[EXCERPTED PASSAGE]
-- Opening Marker --

Upsets happen in sports.
But in this most unusual of seasons, rarely does a midseason loss hurt more than the one Rowlett suffered on Friday.
When the ongoing COVID-19 pandemic stretched into the fall, it postponed the start of the football season by one month for Class 6A and 5A programs.
With the revised setup, every district was given the option by the University Interscholastic League to determine their own schedule/playoff qualification process.
Thinking somewhat outside of the box, the 9-6A District Executive Committee decided on a pod/zone system, separating the eight teams into a pair of four-team pods.
The schedule was formed with the early games pitting the teams in the same pod against one another to determine four seeds.
Last week, the district scheduled “seeding games” with the top seed in one zone playing the fourth seed out of the other and so on.
The hope was always that this would simply be a contingency, and that the teams would be able to play a full district schedule and the teams would qualify for the playoffs in the conventional way.
However, last week, additional positive cases at North Garland and Lakeview not only reshuffled the schedule once again, it meant that the two games that were played last week would indeed be for playoff spots.
Rowlett had earned the top seed from its zone with a perfect 3-0 record, highlighted by a win over rival Sachse. That matched them up with Wylie, the No. 4 seed who entered the game without a win on the season.
But the Pirates (1-5 overall, 1-3 in 9-6A) had been improving since the return of quarterback Marcus McElroy and in a result that is almost fitting given the unpredictable nature of the season, they stunned the Eagles (3-1, 3-1) for a 30-27 victory at Homer B. Johnson Stadium.
McElroy missed Wylie’s first two games and the offense scored a total of 15 points without him, but they had been much more competitive since his return.
He made his presence felt quickly on Friday, hooking up with Cam Pruitt on a 71-yard scoring strike on the game’s opening possession to take a 7-0 lead.
Rowlett countered with a nice drive, capped by a 8-yard touchdown run from D’Wonyae Newton to tie it up.
The Pirates made it clear they would not go away easy, as they regained the lead courtesy of a 30-yard scoring run by Blake Fuller.
It appeared the Eagles righted the ship as the first half progressed, as Newton found the end zone for the second time and Tre Carr added a 10-yard touchdown run to take a 21-13 lead.
But Wylie kept answering, as McElroy hooked up with Seth Cramer for a 44-yard score just before halftime and a field goal from Andrew Cunningham gave them a 22-21 lead in the third quarter.

-- Closing Marker --

[ENTRIES SUPPLIED]
-- Opening Marker --

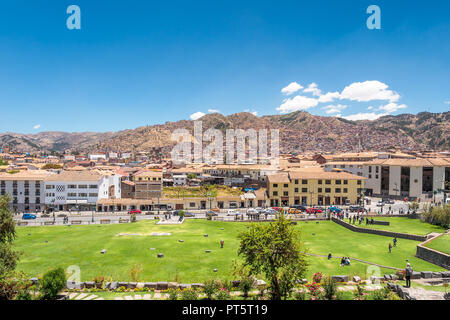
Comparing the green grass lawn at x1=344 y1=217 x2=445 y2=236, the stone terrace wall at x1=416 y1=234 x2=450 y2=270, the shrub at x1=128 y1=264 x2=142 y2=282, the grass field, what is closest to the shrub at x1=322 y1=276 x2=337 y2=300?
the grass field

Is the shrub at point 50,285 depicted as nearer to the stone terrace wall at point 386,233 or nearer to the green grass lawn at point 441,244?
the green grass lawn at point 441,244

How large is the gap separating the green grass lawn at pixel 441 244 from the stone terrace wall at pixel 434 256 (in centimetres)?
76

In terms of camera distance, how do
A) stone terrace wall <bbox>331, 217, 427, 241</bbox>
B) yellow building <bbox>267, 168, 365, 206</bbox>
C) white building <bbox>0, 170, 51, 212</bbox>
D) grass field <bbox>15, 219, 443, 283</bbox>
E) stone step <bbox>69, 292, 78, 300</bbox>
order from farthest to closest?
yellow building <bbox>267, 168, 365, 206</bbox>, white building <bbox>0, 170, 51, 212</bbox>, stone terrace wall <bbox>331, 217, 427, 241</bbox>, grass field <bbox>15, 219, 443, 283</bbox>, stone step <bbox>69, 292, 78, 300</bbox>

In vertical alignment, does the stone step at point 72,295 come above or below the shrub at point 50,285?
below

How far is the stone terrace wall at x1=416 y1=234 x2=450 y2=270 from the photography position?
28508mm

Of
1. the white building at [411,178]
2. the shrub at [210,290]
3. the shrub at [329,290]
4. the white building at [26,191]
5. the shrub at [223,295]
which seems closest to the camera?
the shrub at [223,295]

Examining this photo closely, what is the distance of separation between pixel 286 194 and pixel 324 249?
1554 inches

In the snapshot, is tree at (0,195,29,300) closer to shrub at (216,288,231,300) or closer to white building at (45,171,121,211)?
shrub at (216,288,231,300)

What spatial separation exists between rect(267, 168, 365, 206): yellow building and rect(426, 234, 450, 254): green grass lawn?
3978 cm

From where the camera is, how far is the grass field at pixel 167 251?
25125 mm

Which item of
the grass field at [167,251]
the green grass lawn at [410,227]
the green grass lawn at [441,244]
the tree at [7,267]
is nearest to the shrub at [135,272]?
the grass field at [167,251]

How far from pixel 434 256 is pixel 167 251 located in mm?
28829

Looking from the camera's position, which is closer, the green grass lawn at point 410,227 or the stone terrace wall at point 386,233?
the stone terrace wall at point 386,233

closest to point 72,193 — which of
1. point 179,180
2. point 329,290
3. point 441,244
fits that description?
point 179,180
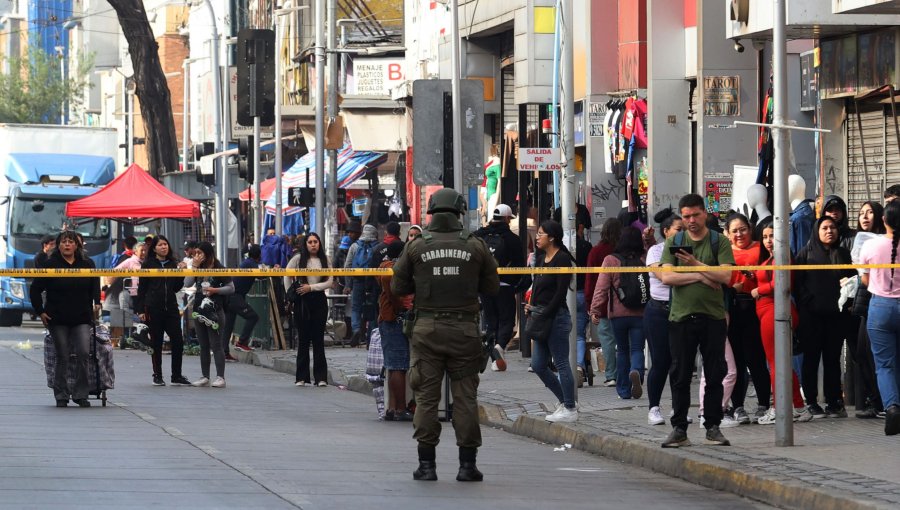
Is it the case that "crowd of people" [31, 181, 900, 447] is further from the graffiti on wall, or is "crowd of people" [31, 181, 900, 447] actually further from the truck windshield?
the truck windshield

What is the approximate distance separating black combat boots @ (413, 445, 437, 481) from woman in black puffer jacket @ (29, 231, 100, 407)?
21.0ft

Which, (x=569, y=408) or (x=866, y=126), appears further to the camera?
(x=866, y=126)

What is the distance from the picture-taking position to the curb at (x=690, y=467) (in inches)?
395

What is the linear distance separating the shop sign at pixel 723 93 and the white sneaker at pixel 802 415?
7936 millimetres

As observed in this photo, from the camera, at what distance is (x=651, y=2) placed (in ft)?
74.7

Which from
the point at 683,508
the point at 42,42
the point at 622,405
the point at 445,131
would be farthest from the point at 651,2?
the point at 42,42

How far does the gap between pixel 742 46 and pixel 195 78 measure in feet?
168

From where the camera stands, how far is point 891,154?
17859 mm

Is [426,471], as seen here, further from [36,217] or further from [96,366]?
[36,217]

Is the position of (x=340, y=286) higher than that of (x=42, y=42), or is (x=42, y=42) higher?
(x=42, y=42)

-- Closing Marker --

In the football game report above the rows, what scheduling system did the 9-6A District Executive Committee decide on?

A pod/zone system that split the eight teams into two four-team pods.